A árvore
Euclides Neto
Folha do cacau - Camacan - BA - 1984
Conta-se que Lampião não tomava banho e vivia de corpo imundo, mas sempre a recender loções. Assim são as pessoas que andam a pregar o amor sem praticá-lo. Amam o próximo, mas sugam-no até deixá-lo exangue. Amam a natureza, a árvore. Porém jamais pensam em preservar o cedro, o jequitibá, a jaqueira encontrada na exuberância da sua frutificação. Sempre enxergam na árvore um objeto de lucro imediato: a tábua, o mourão, a estaca. Não ama aquele conjunto de raízes, tronco, galhos e folhas, rotineiramente a metabolizar seiva e clorofila no laboratório que fabrica oxigênio para a humanidade.
Poucos se lembram que, antes mesmo da existência do animal mais inferior (a monera), foram necessárias as algas primevas, razão da própria vida. O fruto, a flor, a sombra, o lenho, as essências, que dão os remédios e escamoteiam os nossos odores arnicosos são meros subprodutos perante a grandeza das condições que as antas criam, permitindo o surgimento e a continuação da vida.
Devido à fartura e desperdício da nossa floresta Atlântica, desprezamos a árvore. Daí o descaso com que a tratamos quando a vemos plantada no passeio da rua onde moramos. Talvez seja uma negação paradoxal e inconsciente da nossa origem mateira, imaginando parecermos civilizados, quando, na realidade, os povos mais evoluídos protegem o verde como um tabu. Está aí o Japão a recuperar todas as encostas vulcânicas (70% de suas terras), exportando já a madeira que há pouco importava até para embalagens industriais.
Descendemos de índios botadores de fogo e continuamos a ateá-lo no despropósito da estupidez. Chega-se ao requinte: na Amazônia é proibido derrubar castanheiras, mogno e seringueiras. Pois bem: cabruca-se a mata, deixando tais raridades em pé, cumprindo a lei. Mas, em seguida, tacam o pau de fósforo no roçado e, das árvores protegidas, restam somente os fantasmas negros dos carvões.
Vivêssemos no Teerã e apreciaríamos o culto por uma simples folha verde. Lá, cidade construída com pilares e vigas de aço, cuja aridez desértica do solo dá a impressão que até a poeira é de limalhas de ferro abrasadas pelo sol, adora-se uma simples sombra, plantada junto ao filete d’água que escorre pela sarjeta, visando abrandar a secura ambiente. Aqui, se levantamos a vista, está a mata dos Panele e os cacauais dos Lessa. E nos esquecemos dos verões locais, quando os calçamentos reverberam a canícula em estiletes incandescentes.

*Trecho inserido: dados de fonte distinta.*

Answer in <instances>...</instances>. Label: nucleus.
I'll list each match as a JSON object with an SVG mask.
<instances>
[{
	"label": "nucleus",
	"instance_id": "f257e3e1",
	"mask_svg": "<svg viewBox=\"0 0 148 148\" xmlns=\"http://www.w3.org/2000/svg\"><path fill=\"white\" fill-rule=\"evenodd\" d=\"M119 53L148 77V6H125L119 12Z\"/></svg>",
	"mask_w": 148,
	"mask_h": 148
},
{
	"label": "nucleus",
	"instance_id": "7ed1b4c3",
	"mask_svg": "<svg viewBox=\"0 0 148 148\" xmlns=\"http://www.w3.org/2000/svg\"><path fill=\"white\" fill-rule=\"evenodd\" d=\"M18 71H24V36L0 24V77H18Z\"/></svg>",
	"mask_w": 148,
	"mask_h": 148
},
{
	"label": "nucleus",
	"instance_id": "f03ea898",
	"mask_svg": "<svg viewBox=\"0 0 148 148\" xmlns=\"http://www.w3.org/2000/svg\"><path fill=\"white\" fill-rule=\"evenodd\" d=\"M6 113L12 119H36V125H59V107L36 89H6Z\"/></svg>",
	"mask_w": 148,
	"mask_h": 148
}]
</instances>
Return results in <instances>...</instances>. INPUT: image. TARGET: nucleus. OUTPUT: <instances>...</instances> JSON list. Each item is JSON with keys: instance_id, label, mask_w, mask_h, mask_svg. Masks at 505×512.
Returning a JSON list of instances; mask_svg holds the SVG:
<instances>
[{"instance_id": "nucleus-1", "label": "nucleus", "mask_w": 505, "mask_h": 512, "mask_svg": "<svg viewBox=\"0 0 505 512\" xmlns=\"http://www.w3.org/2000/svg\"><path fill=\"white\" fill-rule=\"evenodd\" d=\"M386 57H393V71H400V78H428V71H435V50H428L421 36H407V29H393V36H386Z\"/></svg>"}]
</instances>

Daí a oportunidade do movimento da Prefeitura Municipal, Rotary, Sindicato Rural, Maçonaria, Associação Comercial, enfim, todo o povo de Ipiaú — unidos na campanha de arborizar Ipiaú.
Que se convoque o Tiro de Guerra, dirigido pelo valoroso Sargento Roberto, para que fiscalize e proteja a iniciativa, já que em todas as boas obras a corporação está presente.
Que se crie um estado de espírito entre as crianças e jovens, tão afeitos aos nobres sentimentos humanos. Qual o menino dos bons tempos que não teve seu cajueiro pequenino, seu pé de laranja-lima, a goiabeira do quintal? De minha vez, lembro-me da jaqueira existente no terreiro da nossa casa, pra as bandas do Reachão: mal barreava o dia, já lá estava eu a piparotear as suculentas frutas. E quando me levaram ao colégio interno, na sofrida época em que demorávamos cinco dias das matas das Tesouras até Salvador — via Rio Novo, lombo de burro; caminhão a Jequié; estrada de ferro a Nazaré — vapor a Salvador, depois de esperar a maré. Era debaixo dessa jaqueira que minha mãe chorava a saudade do filho e, à sua sombra, esperava-me também, chorando de alegria, já aí nós dois — quando voltava às férias.
Que se proteja o antigo Horto Florestal, admirável bosque de cacaueiros centenários — único em uma cidade da região — ao lado da roça-modelo implantada pela Ceplac no Centro Agrícola de Educação.
Parabéns ao Rotary pelo trabalho do estímulo e a Prefeitura que desde a primeira gestão de Hildebrando Nunes vem batalhando para arborizar nossa Ipiaú.